[Start of section]
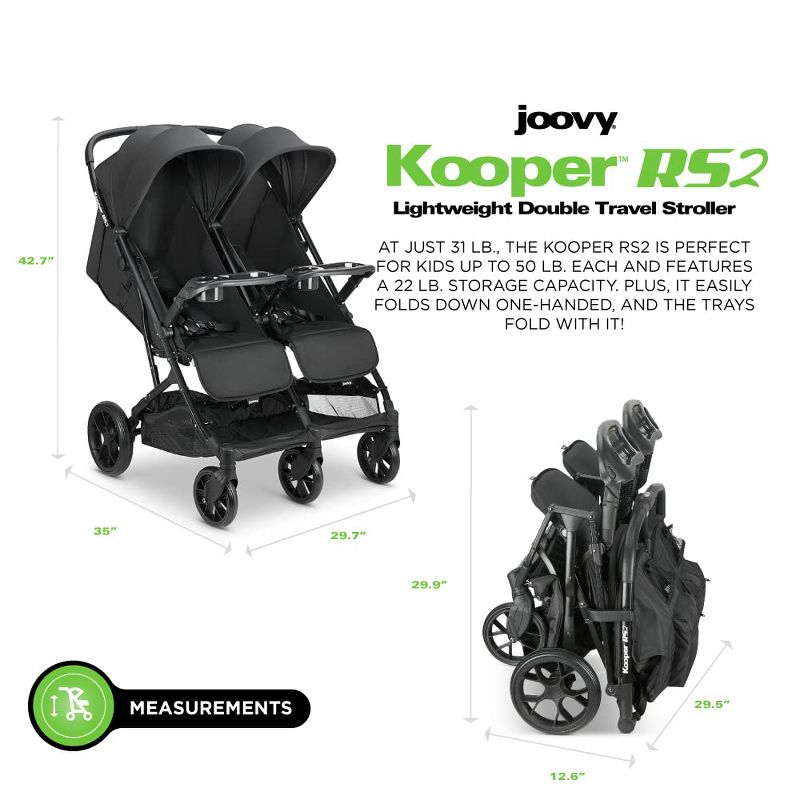 Joovy Kooper RS2 Lightweight Travel Double Stroller, 4 of 5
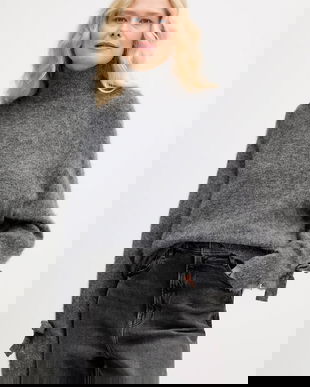 Aniye By pulover din amestec de lână culoarea gri, călduros, cu turtleneck, 181007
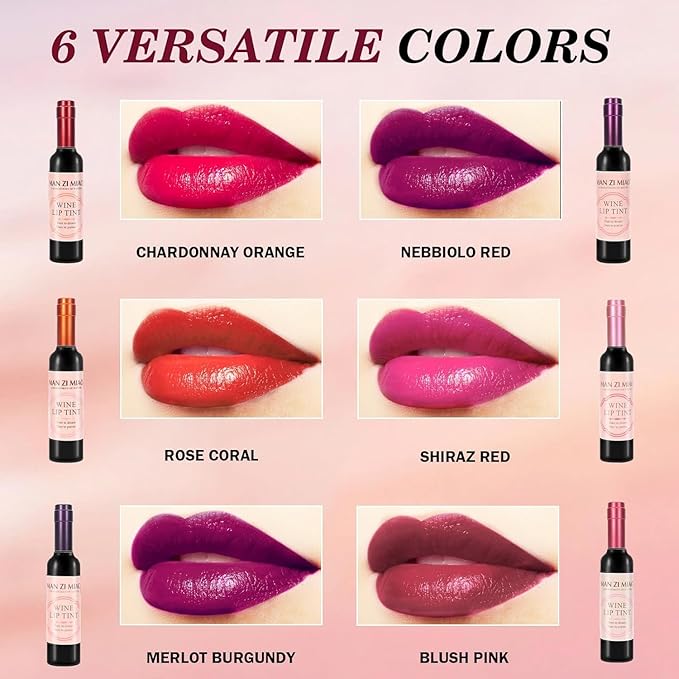 Wine Lip Tint 6 Colors, Waterproof Matte Long Lasting Lip Stain 24 hour, Non-stick Matte Liquid Lipstick, 6 Pcs Wine Bottle Lip Tint Stain, Mini Makeup Christmas Gift Sets for Girlfriends, Women, Moms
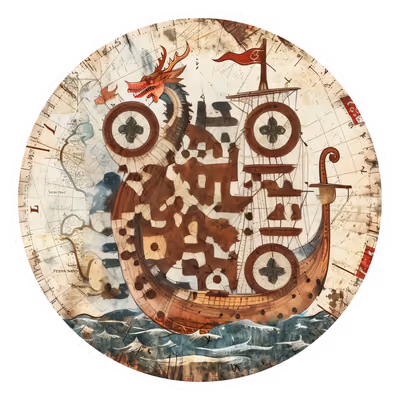 维京长船龙首船头拼贴二维码艺术,适用于贴纸 — 图片 1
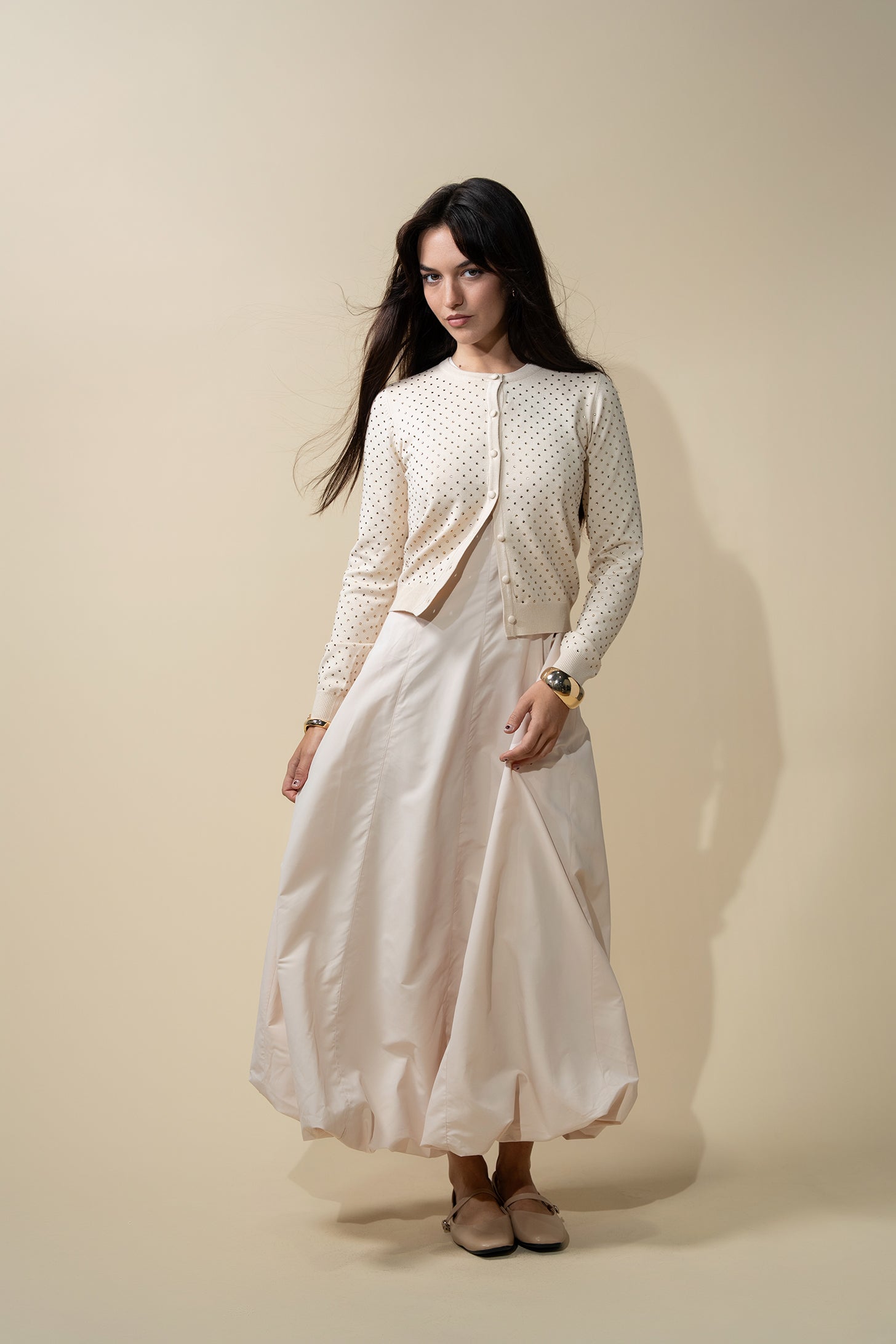 Stone Embellished Crew Cardigan-Vanilla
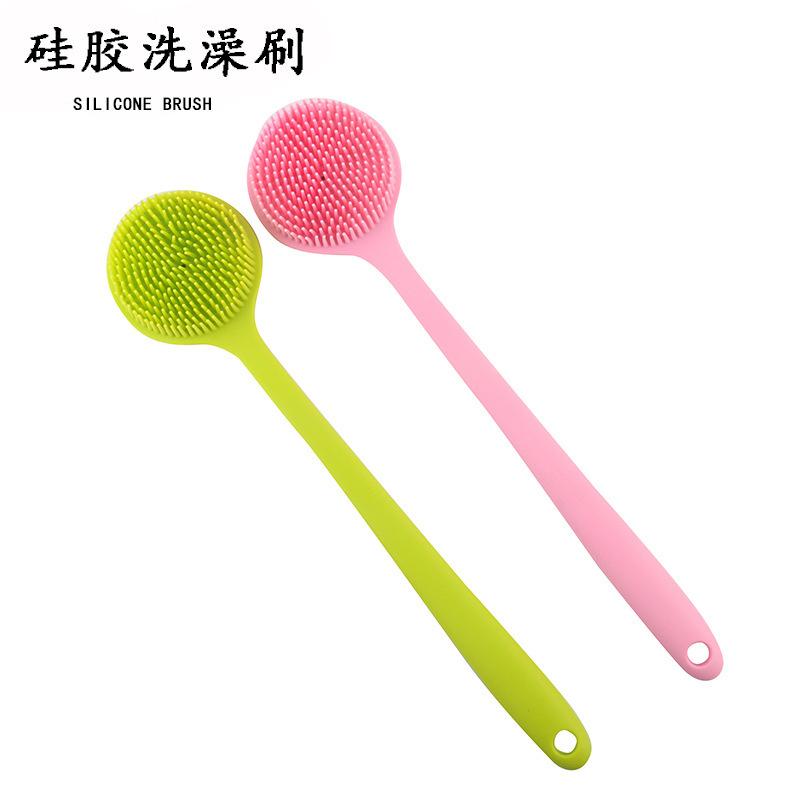 Hogar cepillo de baño de silicona mango largo baño frote multiusos mango largo cepillo de baño masaje cepillo de baño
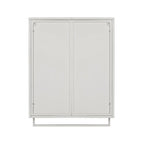 Tcbosik Modern Metal Wall Storage Cabinet with 2 Glass Door and Detachable Shelf, Open Shelf, and Towel Bar, Vintage Cabinet for Kitchen Dining, Bathroom, Living Room, White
[End of section]
[Assignment]
Rewrite the captions of all seven items, swapping every "Cabinet" for "Cupboard" and leaving the rest of the wording untouched. Omit the pictures.

[Solved problem]
 Joovy Kooper RS2 Lightweight Travel Double Stroller, 4 of 5
 Aniye By pulover din amestec de lână culoarea gri, călduros, cu turtleneck, 181007
 Wine Lip Tint 6 Colors, Waterproof Matte Long Lasting Lip Stain 24 hour, Non-stick Matte Liquid Lipstick, 6 Pcs Wine Bottle Lip Tint Stain, Mini Makeup Christmas Gift Sets for Girlfriends, Women, Moms
 维京长船龙首船头拼贴二维码艺术,适用于贴纸 — 图片 1
 Stone Embellished Crew Cardigan-Vanilla
 Hogar cepillo de baño de silicona mango largo baño frote multiusos mango largo cepillo de baño masaje cepillo de baño
 Tcbosik Modern Metal Wall Storage Cupboard with 2 Glass Door and Detachable Shelf, Open Shelf, and Towel Bar, Vintage Cupboard for Kitchen Dining, Bathroom, Living Room, White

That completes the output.